Saying that, "We've saved the best for last," McPherson pointed out that, "There was a 100 percent pass rate for students who took the end-of-course geometry exam."
Only one student who took the seventh-grade algebra end-of-course exam didn't pass.
Other highlights McPherson mentioned were the fifth-, seventh- and eighth-grade reading scores, which were all above the state average, and higher than last year.
District 3 member Ed Davidson took issue with the testing process itself.
"Everybody knows that the FCAT is a flawed system, which is why it's going away."
Griffiths was concerned about younger math students.
"A couple of schools are in trouble in third-grade mathematics," he said.

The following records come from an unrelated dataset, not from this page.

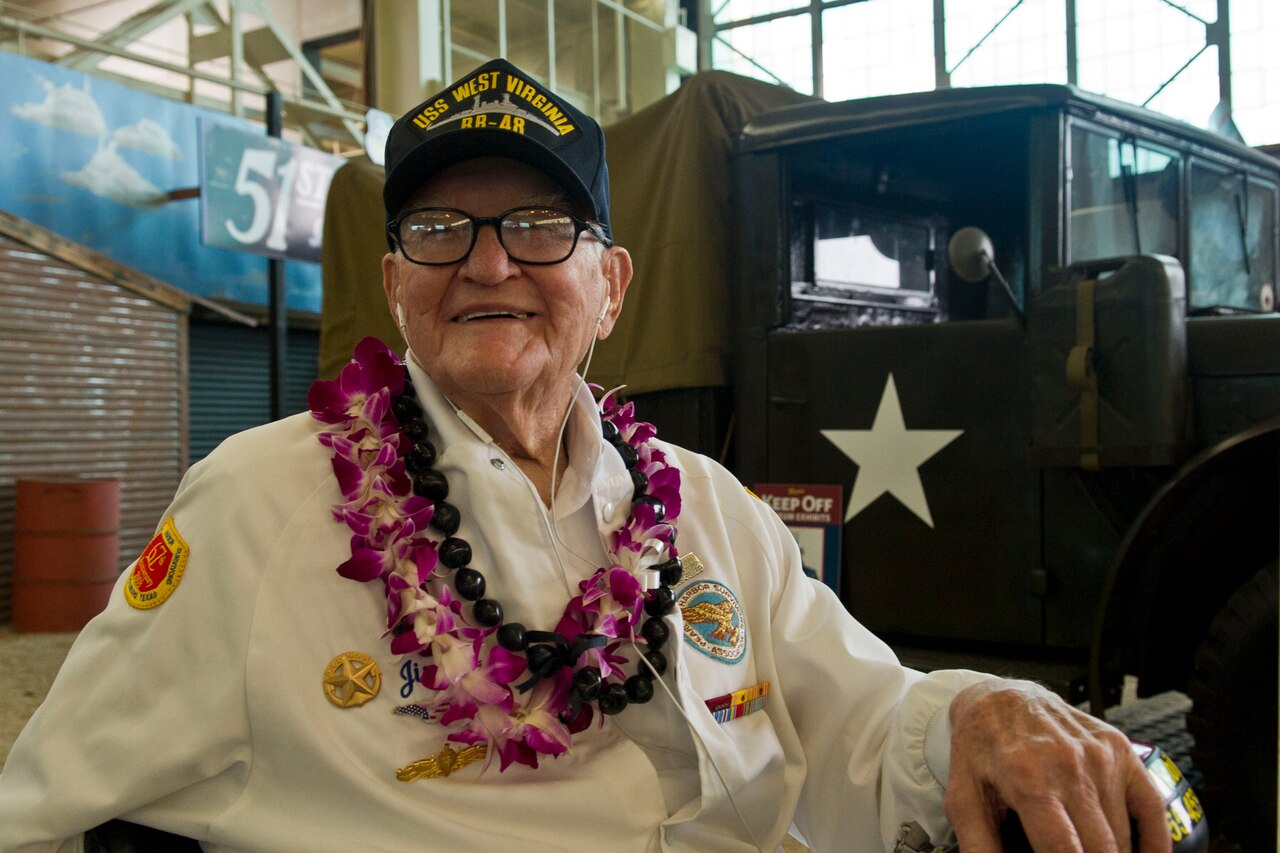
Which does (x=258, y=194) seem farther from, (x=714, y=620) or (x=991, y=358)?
(x=714, y=620)

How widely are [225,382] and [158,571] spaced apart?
7707 mm

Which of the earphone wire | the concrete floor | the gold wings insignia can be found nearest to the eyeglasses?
the earphone wire

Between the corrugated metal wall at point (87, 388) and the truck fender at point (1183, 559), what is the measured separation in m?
5.68

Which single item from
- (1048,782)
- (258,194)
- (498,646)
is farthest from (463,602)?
(258,194)

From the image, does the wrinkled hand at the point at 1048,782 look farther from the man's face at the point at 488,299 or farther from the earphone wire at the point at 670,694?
the man's face at the point at 488,299

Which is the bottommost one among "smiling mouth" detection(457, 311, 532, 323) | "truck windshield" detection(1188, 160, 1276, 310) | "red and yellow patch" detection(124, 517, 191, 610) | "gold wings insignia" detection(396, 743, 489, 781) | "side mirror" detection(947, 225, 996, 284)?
"gold wings insignia" detection(396, 743, 489, 781)

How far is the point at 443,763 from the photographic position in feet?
4.24

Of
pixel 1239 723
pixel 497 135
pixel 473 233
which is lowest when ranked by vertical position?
pixel 1239 723

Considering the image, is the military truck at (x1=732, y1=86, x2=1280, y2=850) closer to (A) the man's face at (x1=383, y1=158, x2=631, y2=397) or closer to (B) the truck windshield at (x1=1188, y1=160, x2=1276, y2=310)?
(B) the truck windshield at (x1=1188, y1=160, x2=1276, y2=310)

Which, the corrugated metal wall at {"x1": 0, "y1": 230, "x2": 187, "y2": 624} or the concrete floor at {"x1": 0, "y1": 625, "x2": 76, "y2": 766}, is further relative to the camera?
the corrugated metal wall at {"x1": 0, "y1": 230, "x2": 187, "y2": 624}

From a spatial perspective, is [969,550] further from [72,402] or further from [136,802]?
[72,402]

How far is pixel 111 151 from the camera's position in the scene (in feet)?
24.8

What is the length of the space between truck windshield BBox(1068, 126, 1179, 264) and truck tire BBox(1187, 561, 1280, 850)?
2.92ft

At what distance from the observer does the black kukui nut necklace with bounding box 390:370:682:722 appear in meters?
1.36
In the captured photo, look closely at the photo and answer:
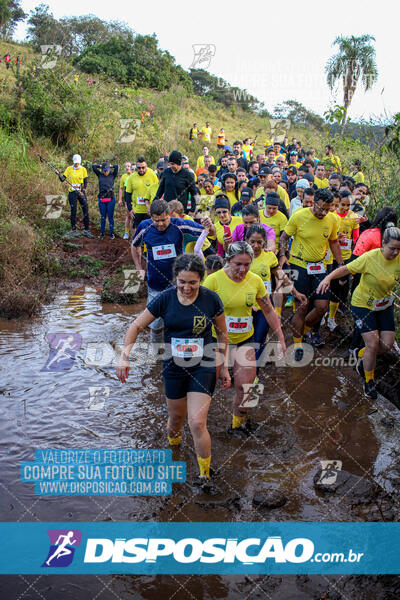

Interim Executive Director of Finance and Performance Jim Drake gave a presentation on what he said would be a "status quo" budget for 2013-14, which prompted a discussion on the teachers' raise included in the recently passed state budget.
"The governor's teachers' raise will just barely cover what they spend on classroom supplies," Davidson said.
District 5 member Ron Martin agreed, saying that right now teachers are "just spending their own money," on supplies.
Griffiths pointed out that 90 percent of the raise will actually be paid for with local taxes.
"Thanks for nothing," Griffiths said.
He added that he thought that teachers having to pay for supplies out of their own pockets was "just wrong."
Griffiths also reminded his colleagues that the raise was for teachers only, and that many other district employees such as bus drivers and cafeteria workers wouldn't be getting any extra money.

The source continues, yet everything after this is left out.